Task brief: An exact reprint of every record below is required, with the pictures left out.

[Data excerpts]
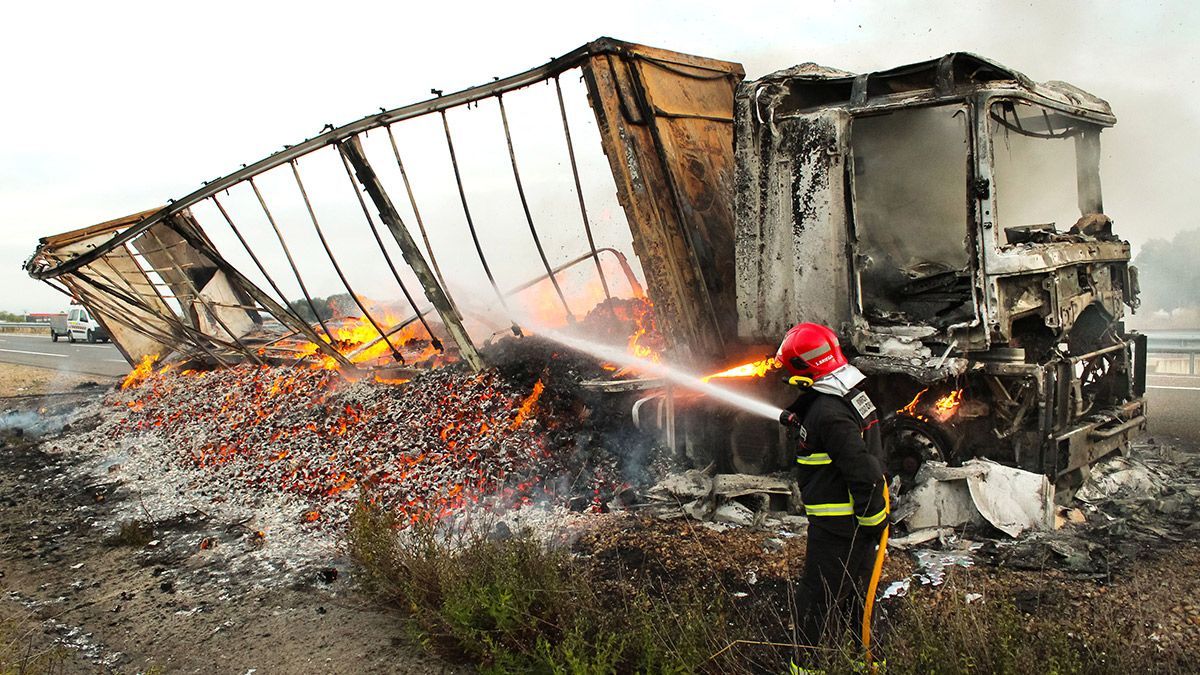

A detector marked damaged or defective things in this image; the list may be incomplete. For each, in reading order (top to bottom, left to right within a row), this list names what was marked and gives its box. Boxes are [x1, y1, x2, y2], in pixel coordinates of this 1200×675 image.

charred tarpaulin [23, 38, 744, 372]
burnt trailer [21, 42, 1142, 485]
burned truck [23, 40, 1147, 487]
charred debris [23, 40, 1147, 535]
rusted metal panel [580, 45, 739, 367]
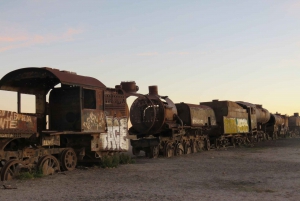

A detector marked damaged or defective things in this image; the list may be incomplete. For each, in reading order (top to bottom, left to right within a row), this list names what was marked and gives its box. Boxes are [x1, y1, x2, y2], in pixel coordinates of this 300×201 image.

rusty metal panel [0, 110, 36, 137]
rusty locomotive [0, 67, 138, 181]
rusty metal panel [82, 110, 105, 132]
rusty metal panel [91, 116, 129, 151]
rusty locomotive [128, 85, 296, 158]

Result of this task:
A detector marked damaged or defective things in this image; the list may be incomplete. For each, in reading order (top to bottom, left to right within a row), this list names what was marked and gives its box. Boxes are [x1, y1, x2, y2], in pixel coordinates of this 1200×675 image.

charred tarpaulin [23, 38, 744, 372]
burnt trailer [21, 42, 1142, 485]
burned truck [23, 40, 1147, 487]
charred debris [23, 40, 1147, 535]
rusted metal panel [580, 45, 739, 367]

A detector marked damaged or defective things in this image; the list may be incomplete. For each, in reading order (top to bottom, left to right within a row), this list names what was marked and gives its box. Boxes are [x1, y1, x2, y2], in pixel coordinates of this 300×201 image.

rusty metal panel [0, 110, 36, 137]
rusty locomotive [0, 67, 138, 181]
rusty metal panel [82, 110, 105, 132]
rusty metal panel [91, 116, 129, 151]
rusty locomotive [128, 85, 296, 158]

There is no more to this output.